Textabschnitt:
====================
Das Gemälde ist für Theo ein Sinnbild – für das Leben davor, aber auch das Leben danach. Es sind zwei sehr unterschiedliche Leben. Hätte es die Bombe nicht gegeben, hätte Theo vielleicht glücklich werden können. Als sein Freund Boris ihn fragt, ob er denn glücklich sei, antwortet er lakonisch: „Nicht besonders.“ Weil er nur noch den Schatten dessen führt, was sein Leben hätte sein können. Aber: Hätte es die Bombe nicht gegeben, hätte er vielleicht auch nie seine Passion für Antiquitäten entdeckt. Der Film zeigt damit schön auf, dass selbst aus den schrecklichsten Ereignissen noch etwas Gutes entstehen kann. Nicht muss, aber kann.
====================
Was zu tun ist:
1 - Schreiben Sie aus dem Textabschnitt über Theo die Passage ab, die mit „Das Gemälde ist“ beginnt und sich bis „muss, aber kann.“ erstreckt.
2 - Was antwortet Theo laut dem Textabschnitt über Theo, als Boris ihn fragt, ob er glücklich sei?
3 - Führen Sie bitte den Textabschnitt über Theo im Anschluss an seinen letzten Satz weiter.

Webbilder mit Bildunterschriften
====================
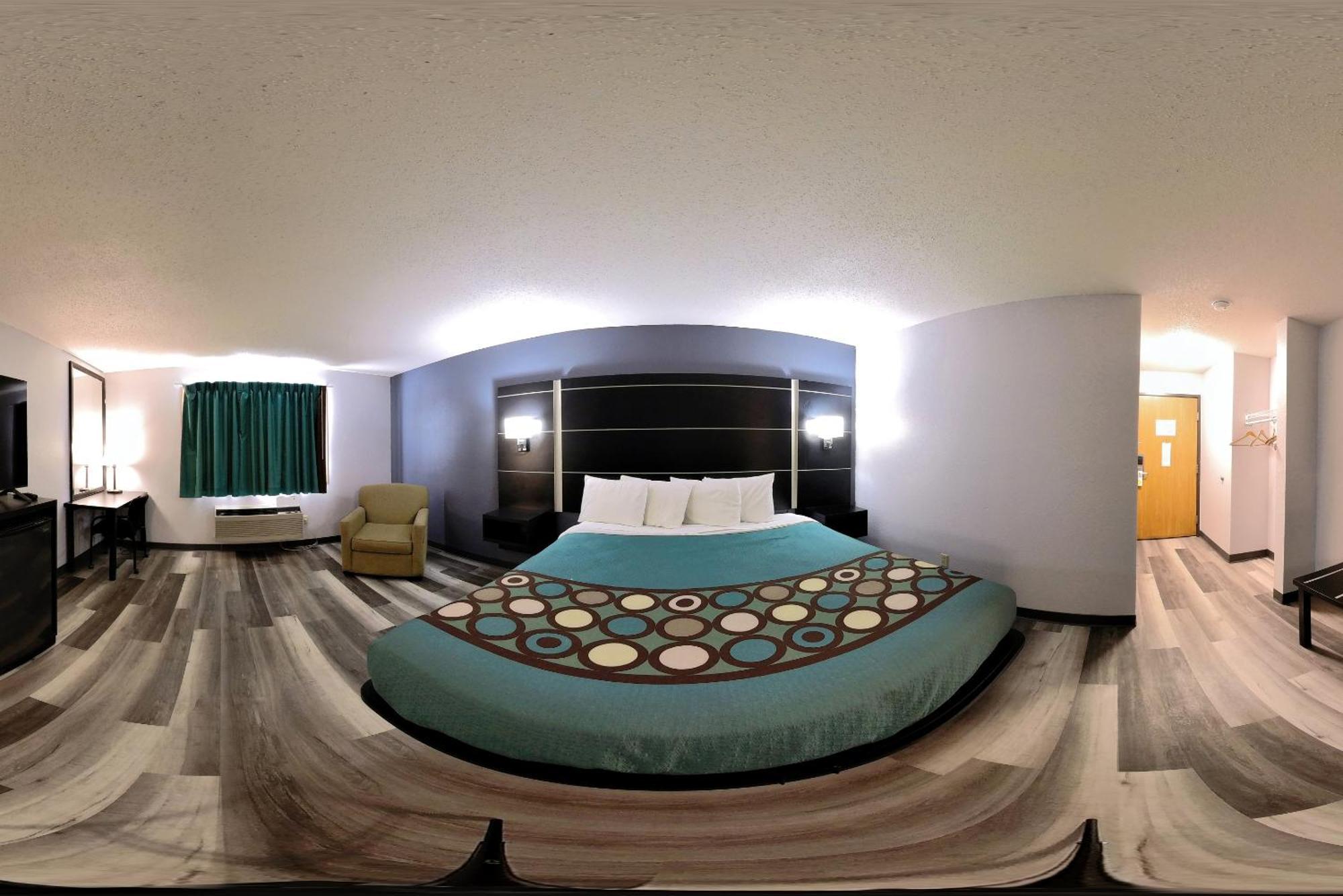 Coratel Inn & Suites By Jasper New Richmond Εξωτερικό φωτογραφία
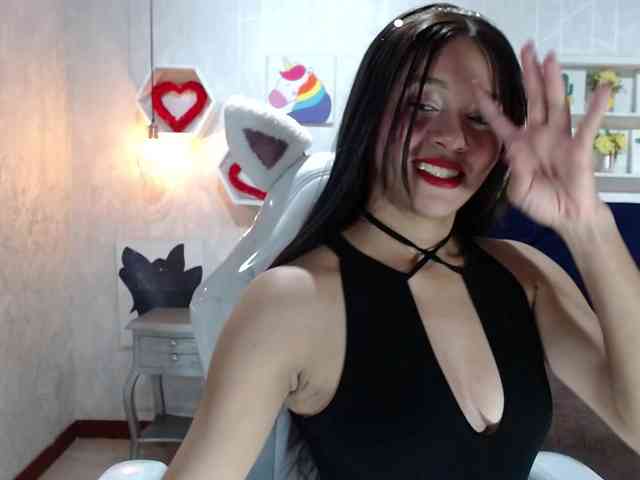 roxxanavelmont1 webcam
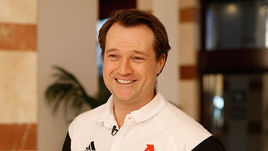 Эрик Штоффельсхаус.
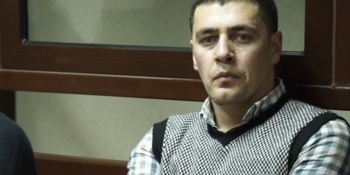 Ризик для життя громадянського журналіста Амета Сулейманова зростає через відмову в операції на серці 20 Ризик для життя громадянського журналіста Амета Сулейманова зростає через відмову в операції на серці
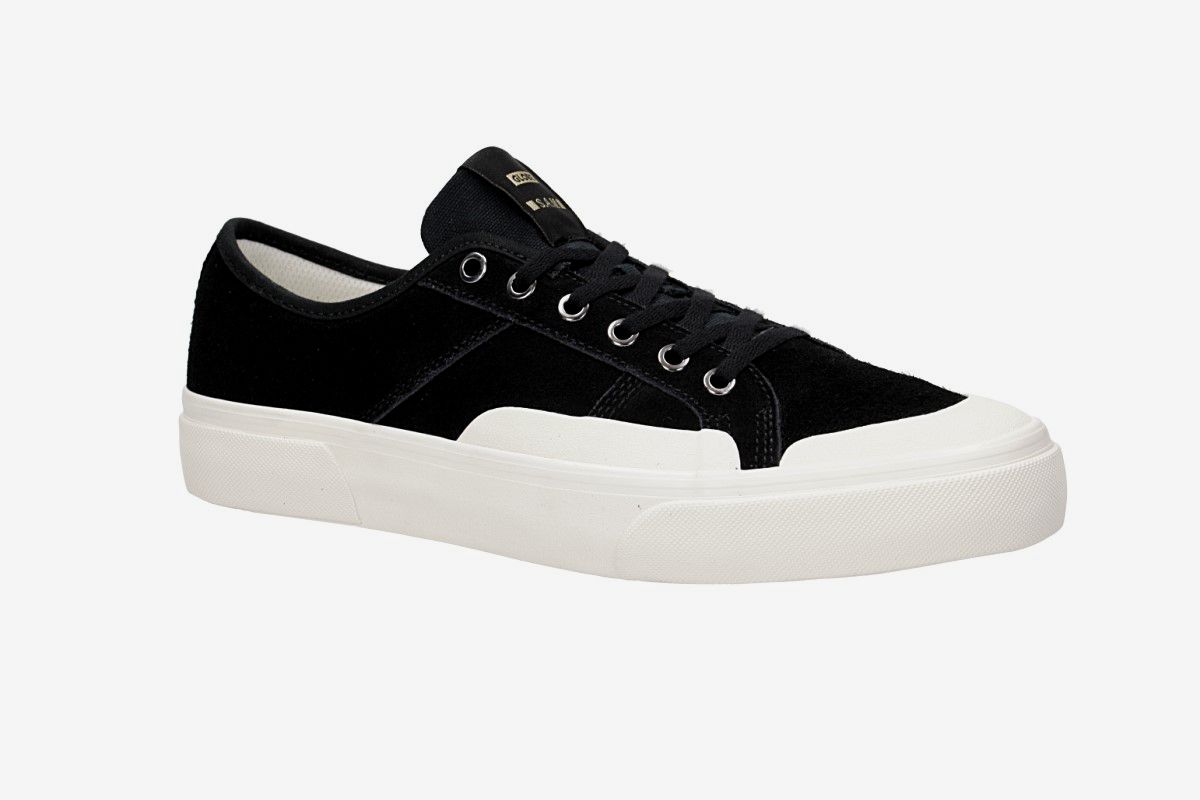 Globe Surplus Schuh (black cream montano)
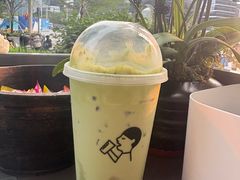 -喜茶(深圳南山海雅店)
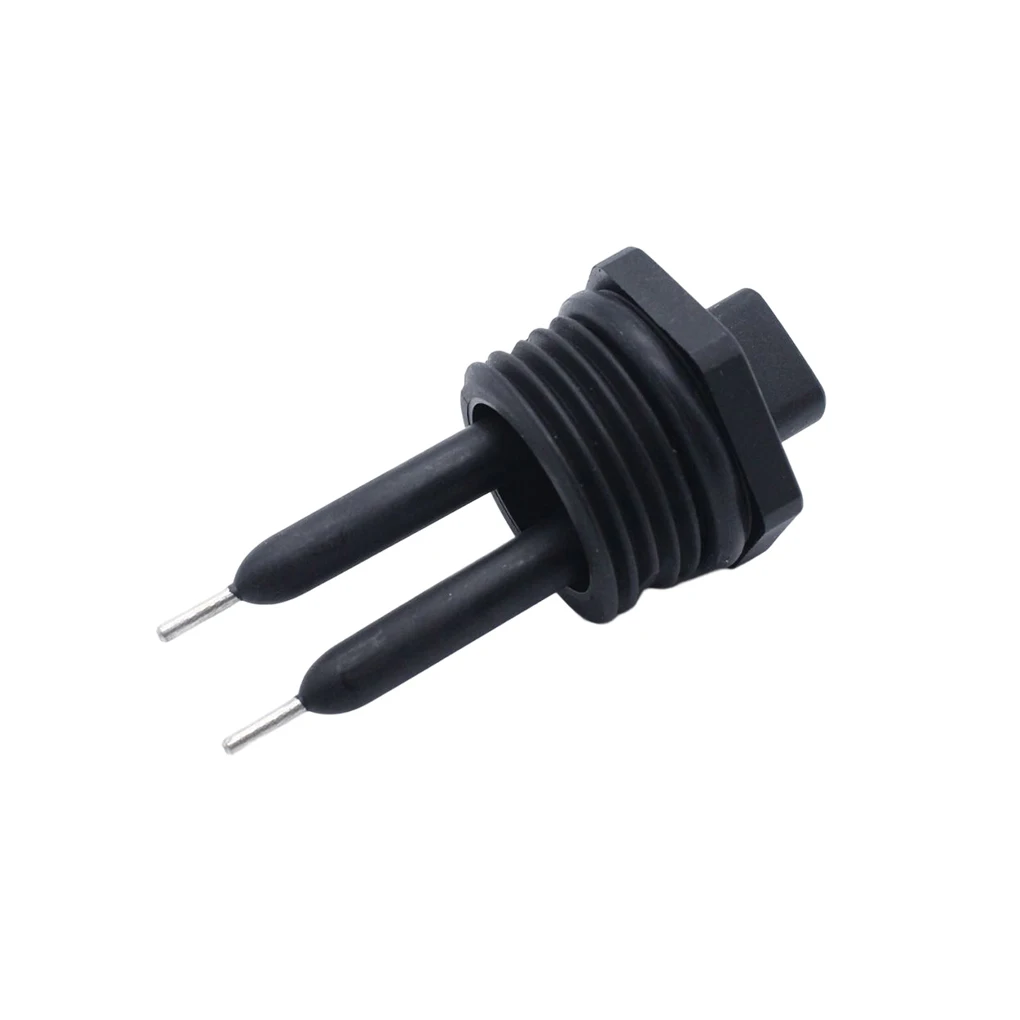 

Metal Auto Coolant Level Sensor Professional Detachable Repairing Vehicle Detector Part Accessories Replacement for Golf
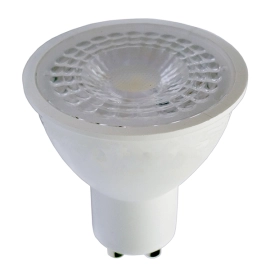 7W GU10 LED spuldze, 560Lm, 38º, 2700K- SP1940 7W GU10 LED spuldze, 560Lm, 38º, 2700K- SP1940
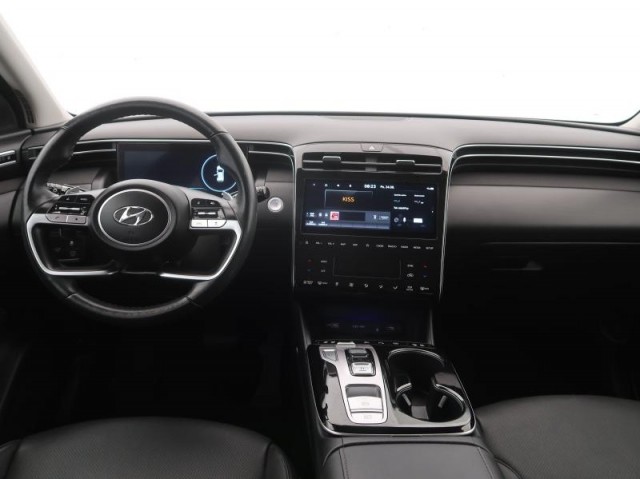 Hyundai Tucson  1.6 T-GDI HEV Premium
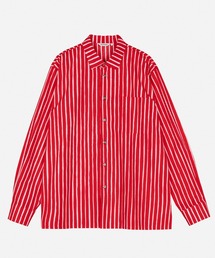 ブラウス シャツ 「kioski」Jokapoika / cotton shirt レディース メンズ marimekko ブラウス シャツ 「kioski」Jokapoika / cotton shirt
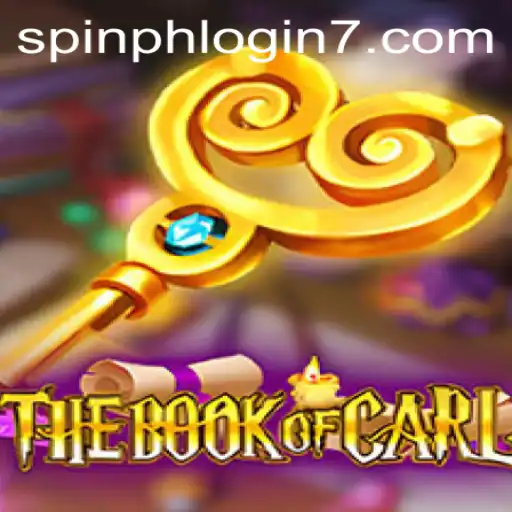 Discover the Enigmatic World of TheBookofCarl and Spin PH Login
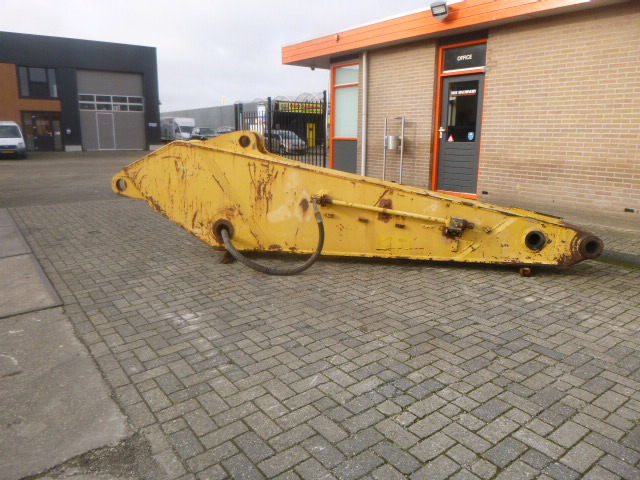 KOMATSU PC600-6 / PC600-7 / PC600-8 - Brazo para Excavadora de cadenas: foto 2 KOMATSU PC600-6 / PC600-7 / PC600-8 - Brazo para Excavadora de cadenas: foto 2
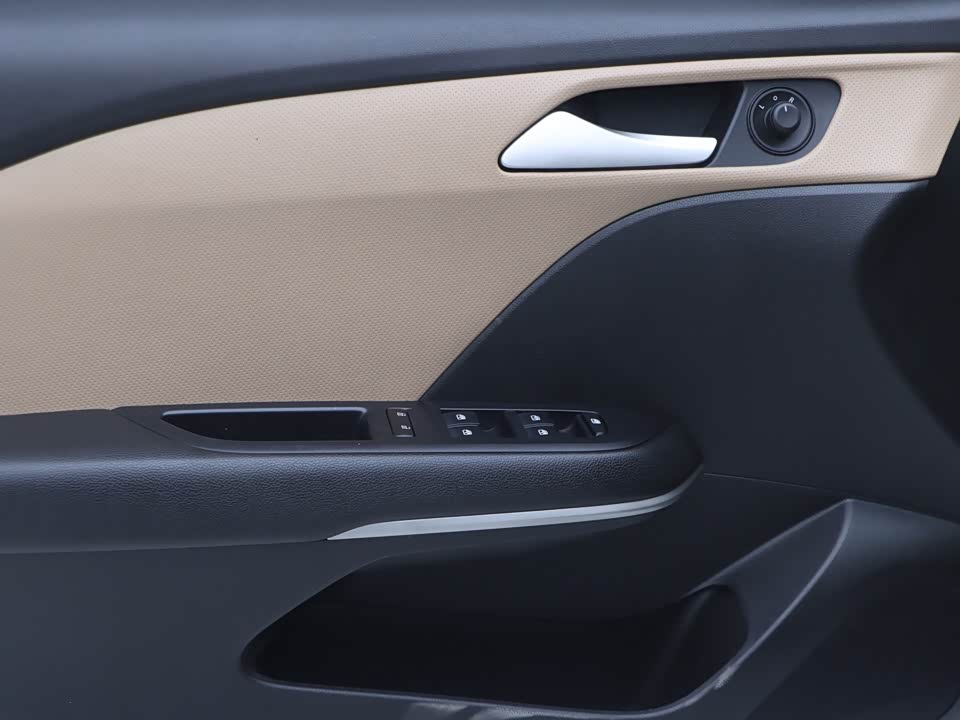 Chevrolet Mai Ruibao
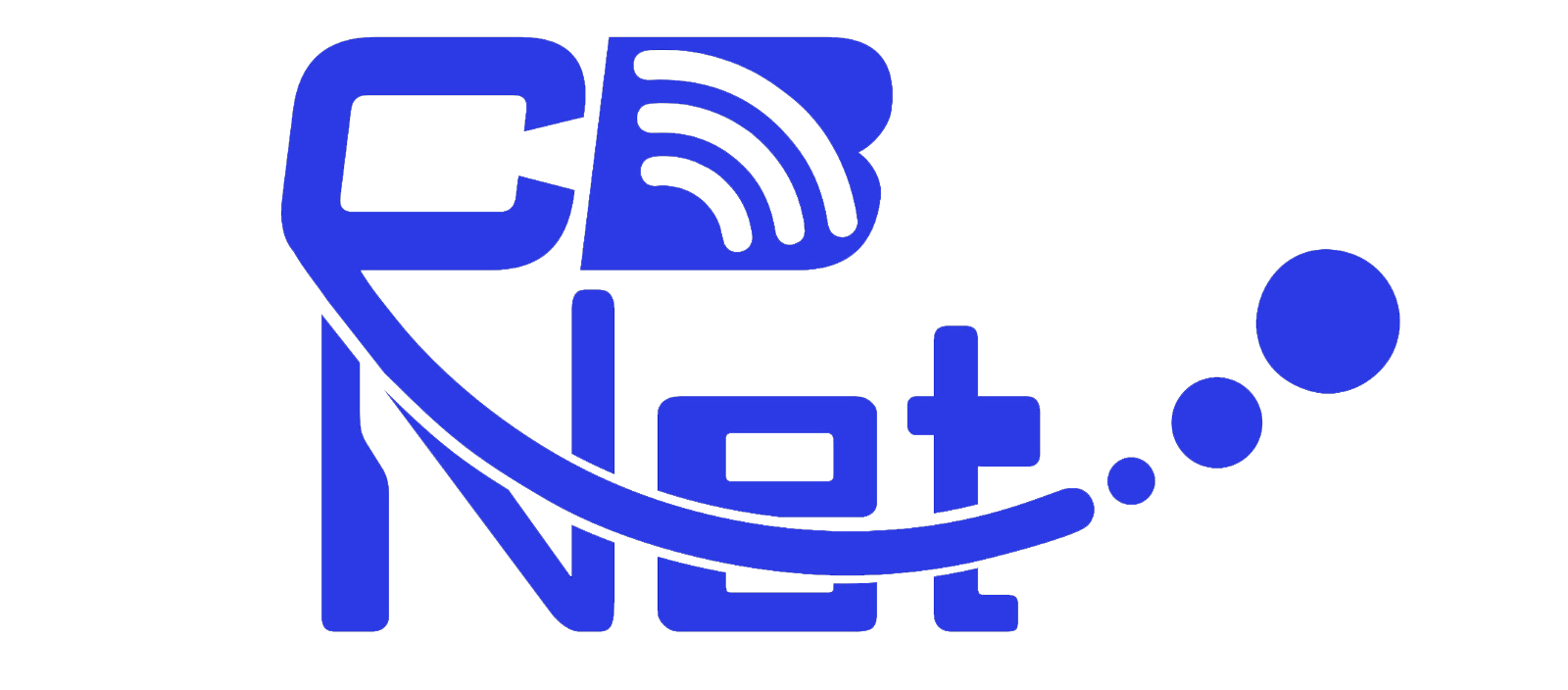 CB Net Logo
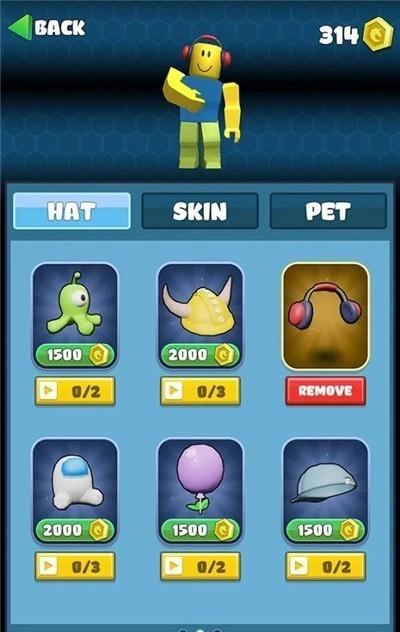 roblocksmashers手机版下载,roblocksmashers,格斗游戏,休闲游戏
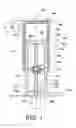 Fig. 02 - Pneumatic biasing of a linear actuator and implementations thereof
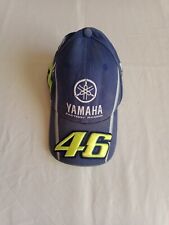 Casquette yamaha factory d'occasion  Lavelanet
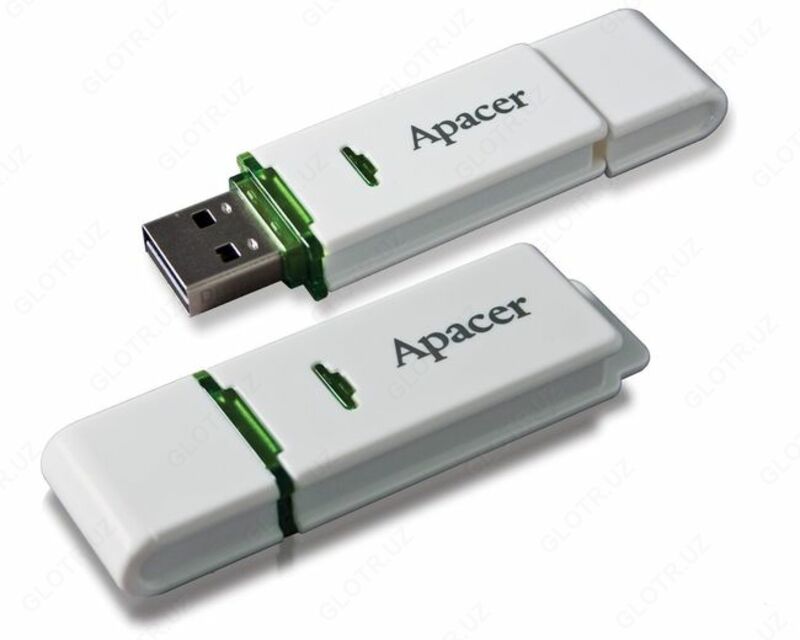 USB - флешки 8 Gb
====================
Lösungen:
1 -
Das Gemälde ist für Theo ein Sinnbild – für das Leben davor, aber auch das Leben danach. Es sind zwei sehr unterschiedliche Leben. Hätte es die Bombe nicht gegeben, hätte Theo vielleicht glücklich werden können. Als sein Freund Boris ihn fragt, ob er denn glücklich sei, antwortet er lakonisch: „Nicht besonders.“ Weil er nur noch den Schatten dessen führt, was sein Leben hätte sein können. Aber: Hätte es die Bombe nicht gegeben, hätte er vielleicht auch nie seine Passion für Antiquitäten entdeckt. Der Film zeigt damit schön auf, dass selbst aus den schrecklichsten Ereignissen noch etwas Gutes entstehen kann. Nicht muss, aber kann.

2 - Er antwortet lakonisch: „Nicht besonders.“

3 -
01 ©2019 Warner Bros Pictures02 ©2019 Warner Bros Pictures03 ©2019 Warner Bros Pictures04 ©2019 Warner Bros Pictures
 
Tolles Ensemble
 
Der ältere Theo wird von Ansel Elgort gespielt, einem der fraglosen besten Mimen seiner Generation, der auch hier alle Herausforderungen meistert. Beeindruckend ist aber auch der kleine Oakes Fegley, der dem älteren Theo in nichts nachsteht, sondern im Gegenteil mit unglaublicher Inbrunst spielt. Das ist imposant, ebenso wie die Leistung von Finn Wolfhard, den man im Kino in „Es“ sehen konnte, der aber als nerdiger Mike in „Stranger Things“ bekannt wurde. Er spielt hier einen Russen.
 
Eine Rolle, für die Regisseur John Crowley eigentlich auch einen russischstämmigen Mimen gesucht hat, aber Wolfhard, der intensiv mit einem Sprachtrainer gearbeitet hat, überzeugte den Regisseur mit seinem Akzent – und er spielt eine wunderbar differenzierte Rolle, die zwar vergleichsweise klein ist, aber innerhalb der Geschichte sehr viel Bedeutung erlangt.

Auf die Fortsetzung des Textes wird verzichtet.